___ Source material
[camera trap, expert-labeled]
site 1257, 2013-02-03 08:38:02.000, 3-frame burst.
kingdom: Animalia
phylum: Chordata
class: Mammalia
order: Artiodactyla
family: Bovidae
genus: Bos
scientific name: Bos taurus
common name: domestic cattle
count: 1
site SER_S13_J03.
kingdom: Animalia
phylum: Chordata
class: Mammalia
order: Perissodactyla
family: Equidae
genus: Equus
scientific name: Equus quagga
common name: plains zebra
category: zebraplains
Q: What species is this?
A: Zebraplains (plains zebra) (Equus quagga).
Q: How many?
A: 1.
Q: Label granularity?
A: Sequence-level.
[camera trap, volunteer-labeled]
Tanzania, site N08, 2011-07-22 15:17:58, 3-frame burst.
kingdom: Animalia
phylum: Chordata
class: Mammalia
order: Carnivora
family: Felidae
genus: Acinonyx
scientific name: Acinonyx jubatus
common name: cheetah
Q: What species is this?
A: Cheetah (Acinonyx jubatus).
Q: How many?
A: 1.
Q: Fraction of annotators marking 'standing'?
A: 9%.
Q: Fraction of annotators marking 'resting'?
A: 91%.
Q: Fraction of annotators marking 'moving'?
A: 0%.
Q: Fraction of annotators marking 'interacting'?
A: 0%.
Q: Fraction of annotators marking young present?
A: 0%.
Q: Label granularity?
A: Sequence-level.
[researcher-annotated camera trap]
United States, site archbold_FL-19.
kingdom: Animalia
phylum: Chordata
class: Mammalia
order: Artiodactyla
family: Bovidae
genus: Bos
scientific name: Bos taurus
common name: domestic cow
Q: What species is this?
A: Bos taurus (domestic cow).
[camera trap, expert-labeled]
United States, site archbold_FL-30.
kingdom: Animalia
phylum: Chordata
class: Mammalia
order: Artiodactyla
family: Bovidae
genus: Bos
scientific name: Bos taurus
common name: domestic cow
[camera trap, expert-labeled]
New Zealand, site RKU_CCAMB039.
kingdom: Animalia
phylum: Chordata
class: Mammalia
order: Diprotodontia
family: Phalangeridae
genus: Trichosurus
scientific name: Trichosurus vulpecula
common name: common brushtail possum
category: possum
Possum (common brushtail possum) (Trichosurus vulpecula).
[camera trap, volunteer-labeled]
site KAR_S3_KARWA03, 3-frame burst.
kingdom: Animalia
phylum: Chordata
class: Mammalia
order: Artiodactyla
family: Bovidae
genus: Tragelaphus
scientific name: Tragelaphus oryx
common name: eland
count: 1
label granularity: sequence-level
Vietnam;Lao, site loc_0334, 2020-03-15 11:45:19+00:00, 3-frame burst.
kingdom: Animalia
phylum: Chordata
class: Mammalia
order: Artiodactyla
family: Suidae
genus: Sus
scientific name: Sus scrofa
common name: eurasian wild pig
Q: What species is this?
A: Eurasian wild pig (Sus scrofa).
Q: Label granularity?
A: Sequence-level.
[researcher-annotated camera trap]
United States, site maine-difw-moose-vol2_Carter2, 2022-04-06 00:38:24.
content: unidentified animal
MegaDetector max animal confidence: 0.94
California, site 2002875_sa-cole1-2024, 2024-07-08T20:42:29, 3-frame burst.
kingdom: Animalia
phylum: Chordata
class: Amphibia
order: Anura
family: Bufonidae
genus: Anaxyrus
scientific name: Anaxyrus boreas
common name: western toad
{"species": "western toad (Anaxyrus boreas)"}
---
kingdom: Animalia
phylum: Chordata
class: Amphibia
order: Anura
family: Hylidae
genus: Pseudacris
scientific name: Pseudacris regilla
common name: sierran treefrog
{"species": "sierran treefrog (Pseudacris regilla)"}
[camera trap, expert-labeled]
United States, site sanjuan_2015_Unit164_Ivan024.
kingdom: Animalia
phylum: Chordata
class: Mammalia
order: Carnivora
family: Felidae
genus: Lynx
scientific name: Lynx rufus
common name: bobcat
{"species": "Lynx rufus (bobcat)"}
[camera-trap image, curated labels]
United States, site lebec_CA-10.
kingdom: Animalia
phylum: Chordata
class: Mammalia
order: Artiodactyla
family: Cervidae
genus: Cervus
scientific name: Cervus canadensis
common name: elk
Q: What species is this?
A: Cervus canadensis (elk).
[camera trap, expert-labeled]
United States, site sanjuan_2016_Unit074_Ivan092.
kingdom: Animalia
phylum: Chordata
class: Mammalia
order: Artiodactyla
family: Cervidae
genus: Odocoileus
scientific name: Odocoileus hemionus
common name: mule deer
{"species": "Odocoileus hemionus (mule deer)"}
______
• Work instructions
The answer is the data above, retyped exactly in full.

• Written answer
[camera trap, expert-labeled]
site 1257, 2013-02-03 08:38:02.000, 3-frame burst.
kingdom: Animalia
phylum: Chordata
class: Mammalia
order: Artiodactyla
family: Bovidae
genus: Bos
scientific name: Bos taurus
common name: domestic cattle
count: 1
site SER_S13_J03.
kingdom: Animalia
phylum: Chordata
class: Mammalia
order: Perissodactyla
family: Equidae
genus: Equus
scientific name: Equus quagga
common name: plains zebra
category: zebraplains
Q: What species is this?
A: Zebraplains (plains zebra) (Equus quagga).
Q: How many?
A: 1.
Q: Label granularity?
A: Sequence-level.
[camera trap, volunteer-labeled]
Tanzania, site N08, 2011-07-22 15:17:58, 3-frame burst.
kingdom: Animalia
phylum: Chordata
class: Mammalia
order: Carnivora
family: Felidae
genus: Acinonyx
scientific name: Acinonyx jubatus
common name: cheetah
Q: What species is this?
A: Cheetah (Acinonyx jubatus).
Q: How many?
A: 1.
Q: Fraction of annotators marking 'standing'?
A: 9%.
Q: Fraction of annotators marking 'resting'?
A: 91%.
Q: Fraction of annotators marking 'moving'?
A: 0%.
Q: Fraction of annotators marking 'interacting'?
A: 0%.
Q: Fraction of annotators marking young present?
A: 0%.
Q: Label granularity?
A: Sequence-level.
[researcher-annotated camera trap]
United States, site archbold_FL-19.
kingdom: Animalia
phylum: Chordata
class: Mammalia
order: Artiodactyla
family: Bovidae
genus: Bos
scientific name: Bos taurus
common name: domestic cow
Q: What species is this?
A: Bos taurus (domestic cow).
[camera trap, expert-labeled]
United States, site archbold_FL-30.
kingdom: Animalia
phylum: Chordata
class: Mammalia
order: Artiodactyla
family: Bovidae
genus: Bos
scientific name: Bos taurus
common name: domestic cow
[camera trap, expert-labeled]
New Zealand, site RKU_CCAMB039.
kingdom: Animalia
phylum: Chordata
class: Mammalia
order: Diprotodontia
family: Phalangeridae
genus: Trichosurus
scientific name: Trichosurus vulpecula
common name: common brushtail possum
category: possum
Possum (common brushtail possum) (Trichosurus vulpecula).
[camera trap, volunteer-labeled]
site KAR_S3_KARWA03, 3-frame burst.
kingdom: Animalia
phylum: Chordata
class: Mammalia
order: Artiodactyla
family: Bovidae
genus: Tragelaphus
scientific name: Tragelaphus oryx
common name: eland
count: 1
label granularity: sequence-level
Vietnam;Lao, site loc_0334, 2020-03-15 11:45:19+00:00, 3-frame burst.
kingdom: Animalia
phylum: Chordata
class: Mammalia
order: Artiodactyla
family: Suidae
genus: Sus
scientific name: Sus scrofa
common name: eurasian wild pig
Q: What species is this?
A: Eurasian wild pig (Sus scrofa).
Q: Label granularity?
A: Sequence-level.
[researcher-annotated camera trap]
United States, site maine-difw-moose-vol2_Carter2, 2022-04-06 00:38:24.
content: unidentified animal
MegaDetector max animal confidence: 0.94
California, site 2002875_sa-cole1-2024, 2024-07-08T20:42:29, 3-frame burst.
kingdom: Animalia
phylum: Chordata
class: Amphibia
order: Anura
family: Bufonidae
genus: Anaxyrus
scientific name: Anaxyrus boreas
common name: western toad
{"species": "western toad (Anaxyrus boreas)"}
---
kingdom: Animalia
phylum: Chordata
class: Amphibia
order: Anura
family: Hylidae
genus: Pseudacris
scientific name: Pseudacris regilla
common name: sierran treefrog
{"species": "sierran treefrog (Pseudacris regilla)"}
[camera trap, expert-labeled]
United States, site sanjuan_2015_Unit164_Ivan024.
kingdom: Animalia
phylum: Chordata
class: Mammalia
order: Carnivora
family: Felidae
genus: Lynx
scientific name: Lynx rufus
common name: bobcat
{"species": "Lynx rufus (bobcat)"}
[camera-trap image, curated labels]
United States, site lebec_CA-10.
kingdom: Animalia
phylum: Chordata
class: Mammalia
order: Artiodactyla
family: Cervidae
genus: Cervus
scientific name: Cervus canadensis
common name: elk
Q: What species is this?
A: Cervus canadensis (elk).
[camera trap, expert-labeled]
United States, site sanjuan_2016_Unit074_Ivan092.
kingdom: Animalia
phylum: Chordata
class: Mammalia
order: Artiodactyla
family: Cervidae
genus: Odocoileus
scientific name: Odocoileus hemionus
common name: mule deer
{"species": "Odocoileus hemionus (mule deer)"}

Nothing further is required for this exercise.